While Google’s newly introduced Buzz has been deemed a head-on competitor with Twitter and Facebook, I’m left wondering about ulterior motives- mainly how the search giant can leverage its new “social network” into subtly gaining a mobile advertising upper hand.
In its demonstration of Buzz on Tuesday’s unveiling, Google showcased so-called conversation “balloons” appearing on a smartphone’s Google Maps screen. This location-based “buzz” lets a user’s followers know where they are and what they’re doing at all times, integrated heavily with Google maps. Imagine, if you will, an ad for a restaurant or a small boutique shop also popping up somewhere, either in the balloon or on the Maps screen itself, or perhaps a survey request from a nearby coffee shop, with the promise of a 10 percent discount on a latte if you fill in the form.
These tactics are likely what Google is laying the ground work for, and it’s a smart move if you think about it. Let’s not forget that Google is secretly trying to forgo carriers’ lock on subscriber location-data, and has even filed a patent for a method they’ve devised which would allow them to “sniff” data packets sent to and from a user’s device to determine location.
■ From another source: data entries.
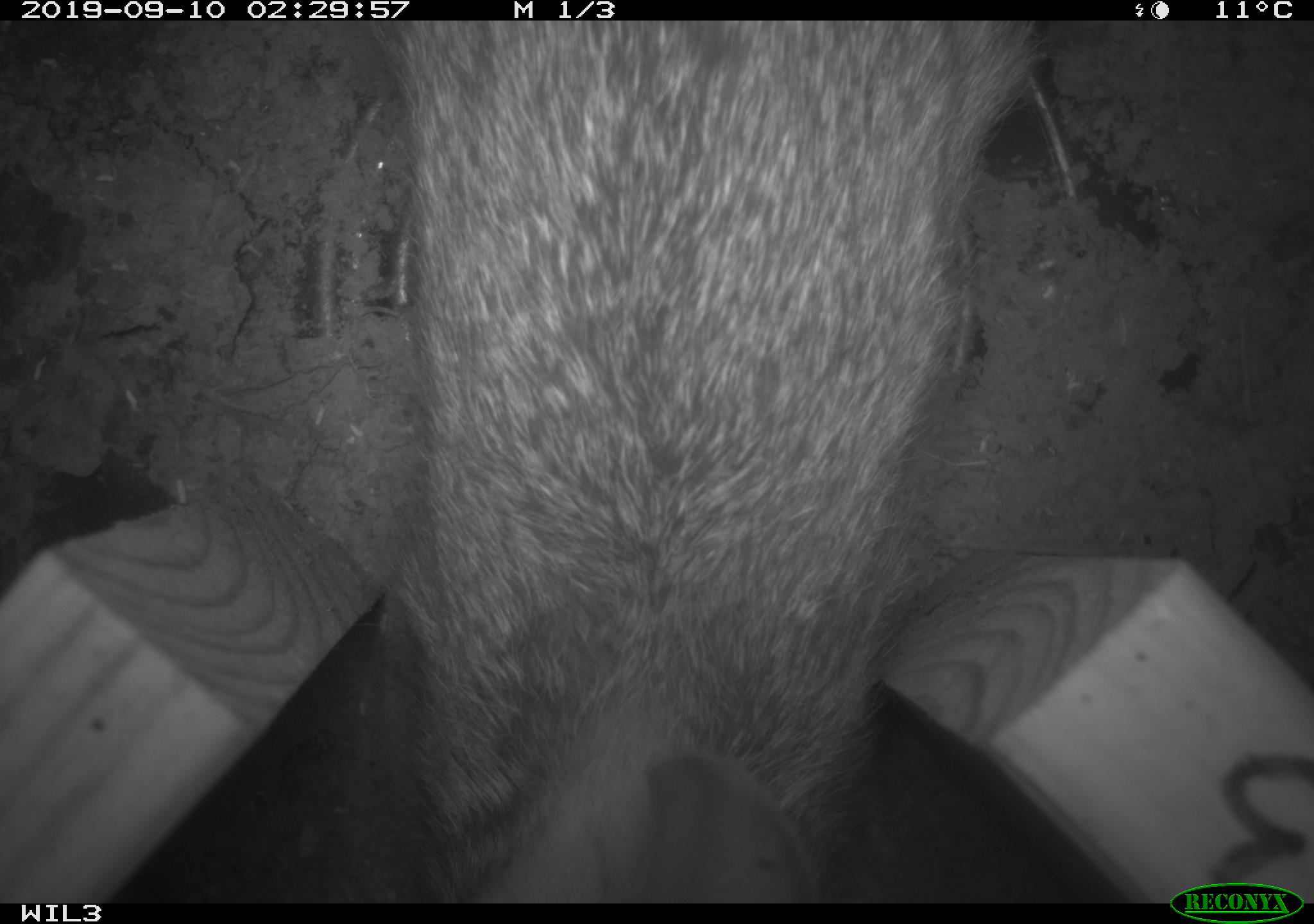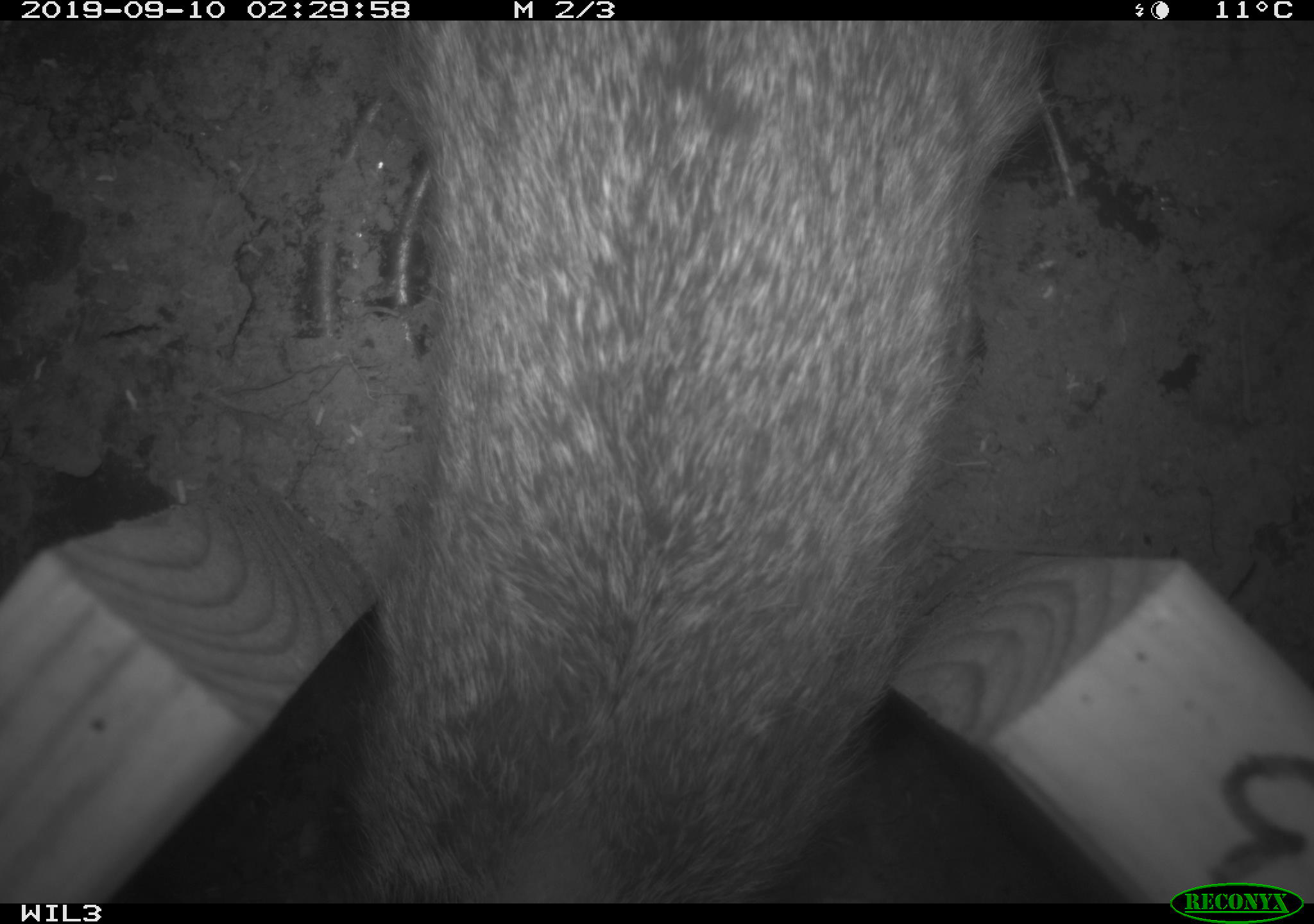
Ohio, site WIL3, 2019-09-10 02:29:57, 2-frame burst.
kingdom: Animalia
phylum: Chordata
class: Mammalia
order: Lagomorpha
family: Leporidae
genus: Sylvilagus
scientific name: Sylvilagus floridanus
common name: eastern cottontail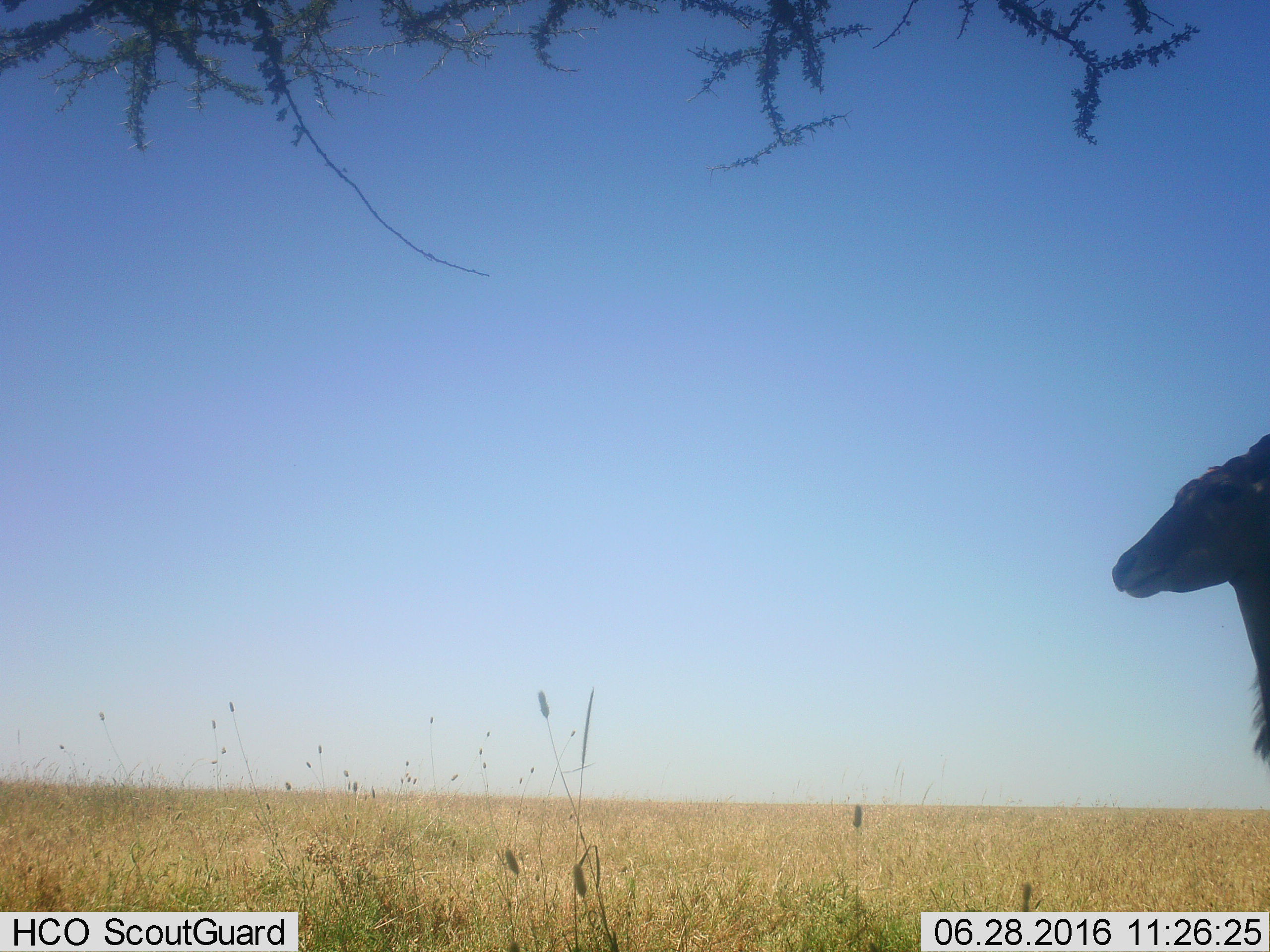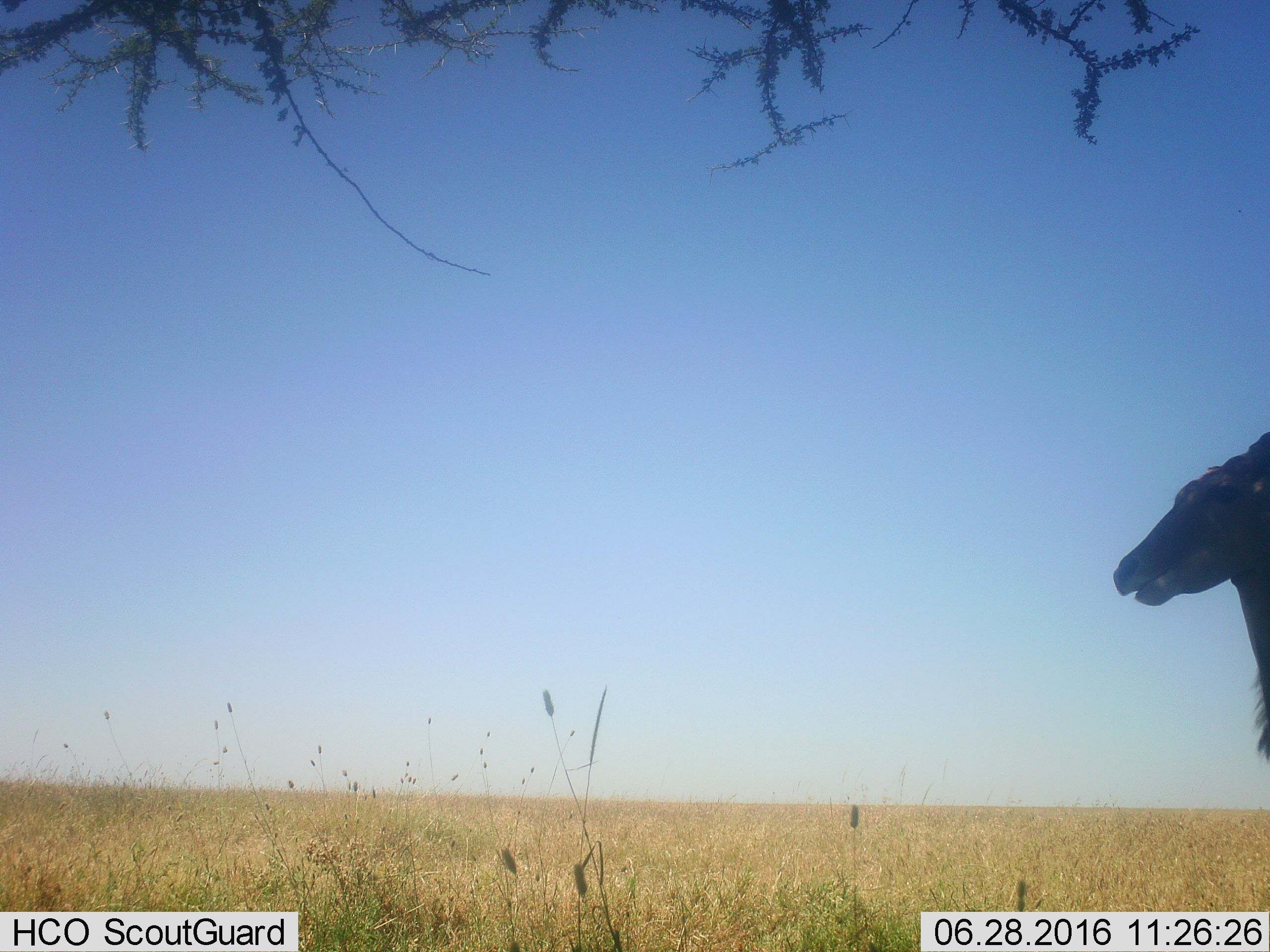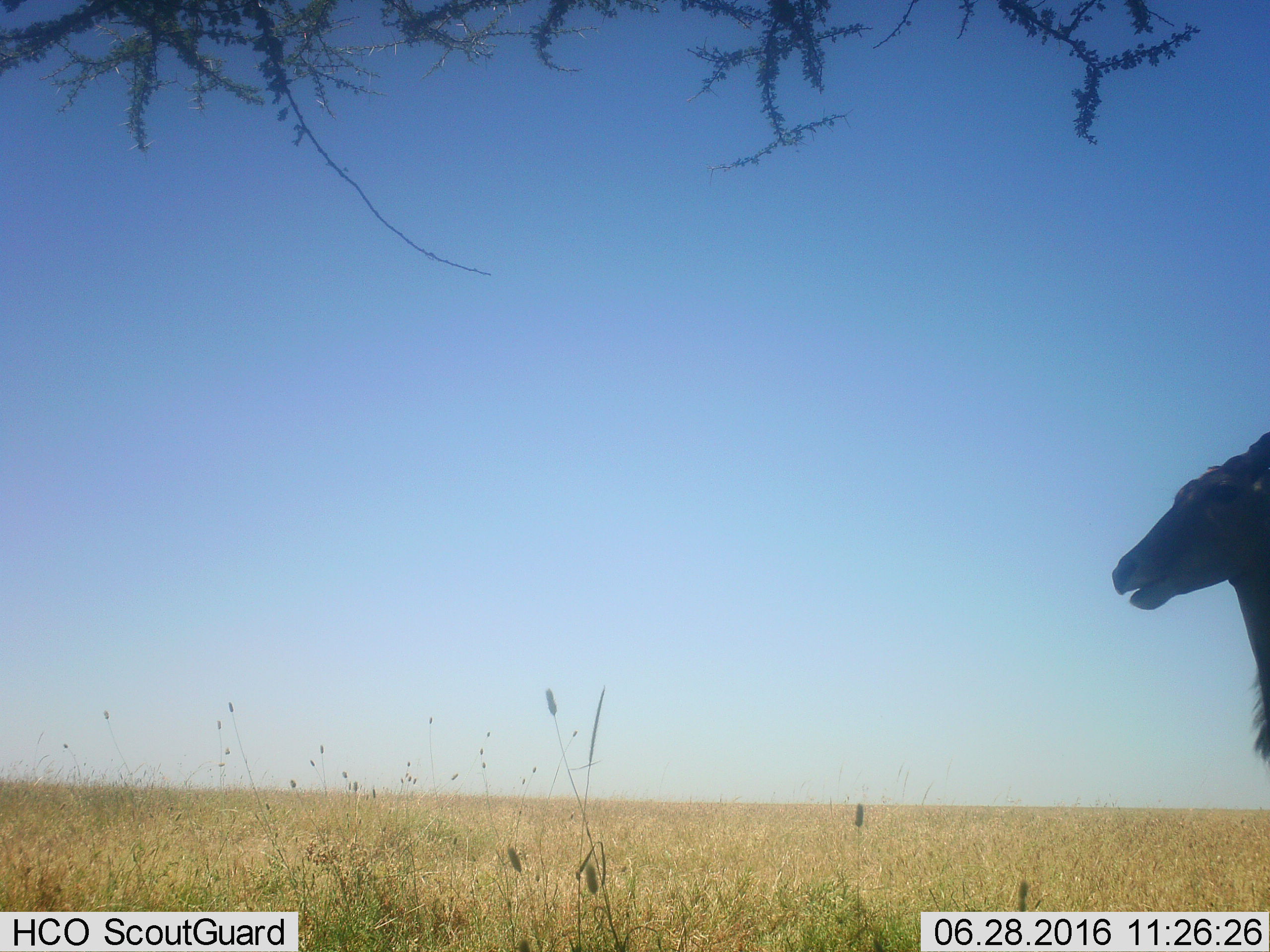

The only way to do so in large scale is to offer a plethora of location-based services that users actually want, which Google does very well. Buzz is yet another one of those services, with a heavy emphasis on location.
The more users Google can accumulate using its myriad of free services, the more data packets Google can “sniff” to determine location information. That location information will be invaluable to Google’s future plans for mobile advertising. A solid lock on location data on large scale is the single largest roadblock facing the mobile advertising industry at the moment, and Google is obviously stopping at nothing to be the first to lock it down.
Google has been unsuccessful at cornering the social uprising we’re seeing today, and has found that dominating mobile advertising like it has with Online ads isn’t going to be nearly as easy. With Buzz, the company obviously hopes it will help them grow in both segments, though it may be a case of too little, too late. In the end, Buzz is much more than a social network wrapped in Google services, it’s yet another tool in Google’s quest for mobile advertising glory- but will it work?